----- Provided text
Fight Aging!

The skin is arguably one of the easiest of the large organs in the body to target for delivery of gene therapies, via established microneedle approaches. Nonetheless, much of the initial thrust of gene therapy clinical development focused instead on the liver, one of the other more tractable targets. Most material injected into the bloodstream ends up in the liver, and a single injection is logistically easier than coverage of large amounts of skin via microneedle patches, among other reasons.

Given the advent of messenger RNA (mRNA) encapsulated in lipid nanoparticles (either artificial or repurposed extracellular vesicles) as a proven gene therapy vector, however, adjusting the behavior of skin cells to generate elastin or collagen to reverse some of the loss of structure and elasticity in aged skin seems a practical goal at the present time. This while bearing in mind that elastin structure is complex, and any solution there will probably look more like adjusting the regulation of correctly structured elastin deposition rather than just expressing more elastin.

LNP-delivered mRNA lasts only a short time in tissues, a matter of a few days at most. This is a big advantage for any therapy one might hope to deliver to very large numbers of people, given the way that regulators such as the FDA think about risk and safety. From a regulatory point of view, one of the (many) issues with the early gene therapy technologies, such as viral vectors, is that they last for a very long time. This dramatically limits the potential applications.
----------
----- Available data
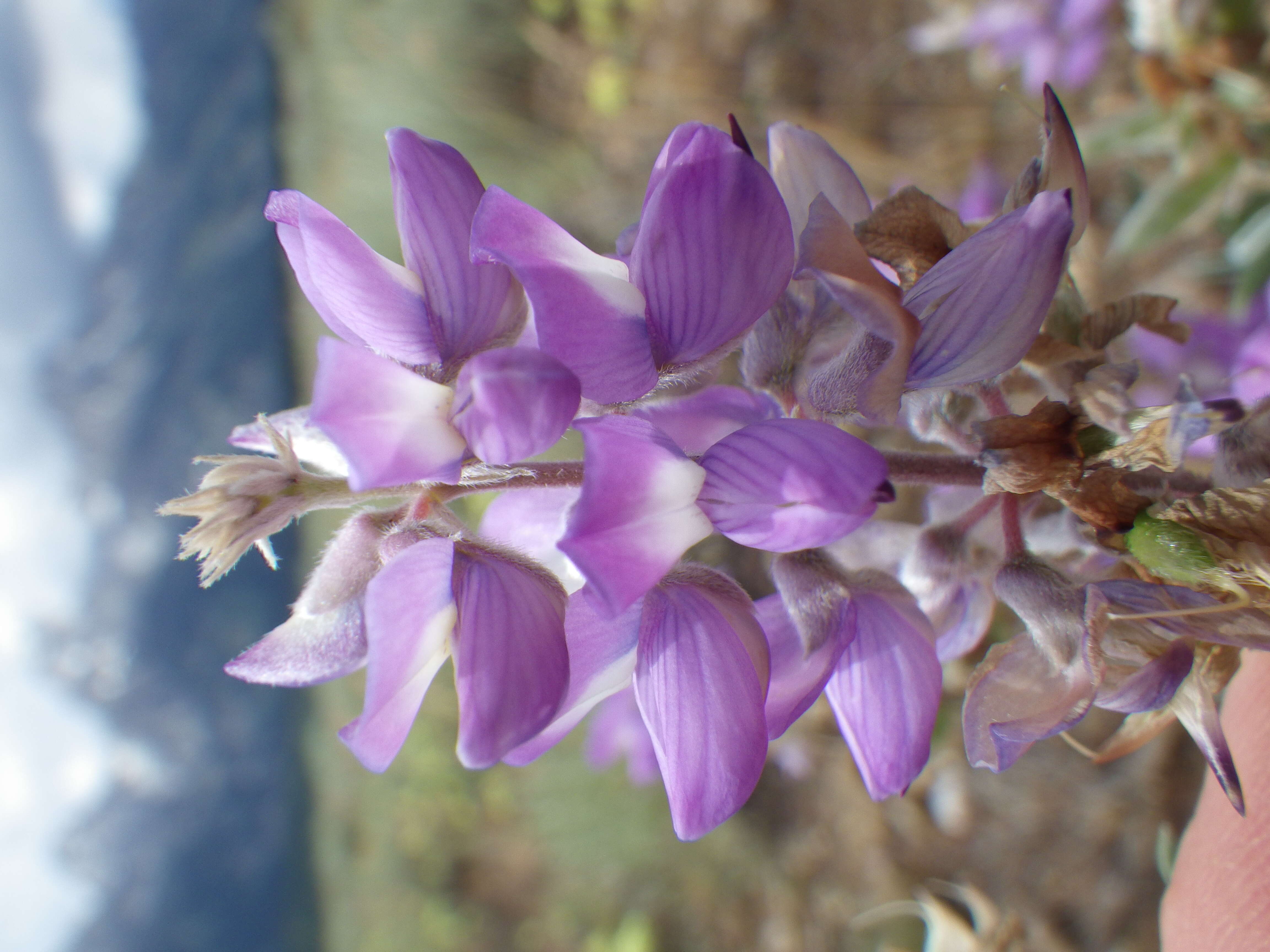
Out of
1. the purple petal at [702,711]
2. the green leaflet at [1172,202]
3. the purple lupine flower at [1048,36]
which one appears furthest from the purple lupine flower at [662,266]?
the purple lupine flower at [1048,36]

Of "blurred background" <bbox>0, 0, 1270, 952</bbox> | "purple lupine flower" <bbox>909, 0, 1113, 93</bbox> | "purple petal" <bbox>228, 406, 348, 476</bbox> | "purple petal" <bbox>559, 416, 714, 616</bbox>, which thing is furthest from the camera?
"blurred background" <bbox>0, 0, 1270, 952</bbox>

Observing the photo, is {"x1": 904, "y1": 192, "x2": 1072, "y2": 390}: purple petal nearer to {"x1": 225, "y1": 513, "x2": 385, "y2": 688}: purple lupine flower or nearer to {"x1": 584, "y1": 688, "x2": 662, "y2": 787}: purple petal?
{"x1": 225, "y1": 513, "x2": 385, "y2": 688}: purple lupine flower

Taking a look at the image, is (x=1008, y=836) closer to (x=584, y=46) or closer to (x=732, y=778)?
(x=732, y=778)

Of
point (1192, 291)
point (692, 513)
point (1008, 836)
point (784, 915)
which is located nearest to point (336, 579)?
point (692, 513)

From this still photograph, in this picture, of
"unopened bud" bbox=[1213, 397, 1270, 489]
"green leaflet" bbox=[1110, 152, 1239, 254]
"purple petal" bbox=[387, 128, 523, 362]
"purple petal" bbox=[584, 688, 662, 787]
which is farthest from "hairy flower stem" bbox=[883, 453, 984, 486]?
"purple petal" bbox=[584, 688, 662, 787]

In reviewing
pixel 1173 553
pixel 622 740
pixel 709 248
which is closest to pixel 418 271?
pixel 709 248

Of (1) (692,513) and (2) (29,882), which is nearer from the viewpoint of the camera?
(1) (692,513)
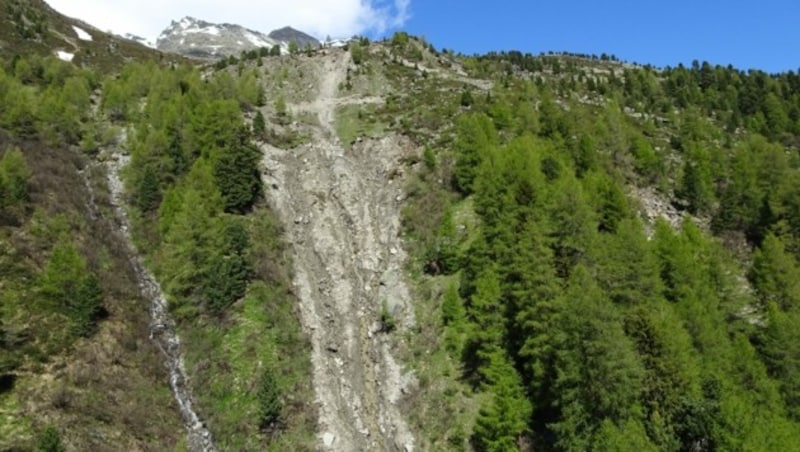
----------
• Brief 1: According to the gene therapy text, how long does LNP-delivered mRNA last in tissues?
• Brief 2: Print the portion of the gene therapy text starting at "Fight Aging!" and ending at "among other reasons.".
Rely only on the gene therapy text, not on the entries.

• Result 1: A few days at most.

• Result 2:
Fight Aging!

The skin is arguably one of the easiest of the large organs in the body to target for delivery of gene therapies, via established microneedle approaches. Nonetheless, much of the initial thrust of gene therapy clinical development focused instead on the liver, one of the other more tractable targets. Most material injected into the bloodstream ends up in the liver, and a single injection is logistically easier than coverage of large amounts of skin via microneedle patches, among other reasons.